Hill said one key takeaway from the experiment is the cost-savings benefits of having multipurpose space systems.

“We ought to make our investments to where we can support multiple missions” such as intelligence and early warning, detection and moving into precision track, or moving data to firing units on the ground, he said.

Another key experiment is Space-based Kill Assessment, or SKA. It will consist of a network of small electro-optical infrared sensors that will perform a battle damage assessment mission, said program manager Michael Schlacter, who serves as Chai’s deputy.

The sensors are being developed by the Johns Hopkins University Applied Physics Laboratory.

Missile defense personnel need to know whether their interceptors hit their target before deciding whether to launch more. Without such information, they might waste precious interceptors against a target that has already been destroyed, officials have noted.

The SKA experiment “allows us to go up and collect phenomenology of intercepts,” Hill said. “We will be able to understand what an intercept looks like when it has occurred, and we can hold back on that other [interceptor] shot or redirect it to something else.”

The system is expected to generate sensor data on intercept characteristics, like the energy radiating from the intercept’s so-called fireball, that indicates payload type for the target object as well as how the intercept occurred, experts at CSIS explained in a recent report, “Missile Defense 2020: Next Steps for Defending the Homeland.”

The Space-based Kill Assessment project began in 2014. All of the flight hardware has already been delivered, and satellite integration began earlier this year. The ground system will be put through exercises in the coming months, and the sensors are expected to be on orbit next year, Schlacter said.

“SKA as a program is in great shape,” he said. “There are no obstacles to on-orbit deployment, which we hope will happen in 2018.” 

The Pentagon will conduct tests to determine the effectiveness of the technology.

“It’s going to be an experiment first but our hope is that it will be added to the operational [ballistic missile defense system] baseline,” Schlacter said.

It’s hard to say when the technology might make that transition, he added.

“It’s not a calendar-based answer, it’s really a data-driven answer,” he said. “When we have sufficient data to prove the efficacy of this capability, we believe that the warfighter will say, ‘Yep, that’s enough. I am convinced that this is good enough and provides enough benefit for you to add it.’”

A decision to proceed along these lines wouldn’t necessitate much follow-on work aside from possible tweaks to the ground component of the system such as the software, Schlacter said.

“We designed the space segment with the full expectation that it will become operational,” he added.

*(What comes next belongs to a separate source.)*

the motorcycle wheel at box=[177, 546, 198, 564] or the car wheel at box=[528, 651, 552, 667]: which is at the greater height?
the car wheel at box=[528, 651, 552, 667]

During the experiment, the sensors will piggyback on commercial satellites.

Using the hosted payload model made the project more affordable, officials noted.

“By leveraging the commercial side of the house we’re seeing huge cost advantages,” Hill said.

Schlacter said: “MDA in this case only has to pay for the payload. They don’t have to pay for the satellite structure itself, nor the rocket, nor the ground antennas or the data transport networks. … All of those costs are already borne by the commercial host.”

He estimated that the program would see 50 to 75 percent cost savings relative to traditional acquisition models.

The Missile Defense Agency also demonstrated that it could meet the business needs of commercial industry, he noted.

“Our experience on SKA has shown that MDA has really successfully worked inside of a commercial products and services contract strategy,” Schlacter said. 

Officials see industry as a critical enabler of efforts to deploy a robust missile defense architecture in space.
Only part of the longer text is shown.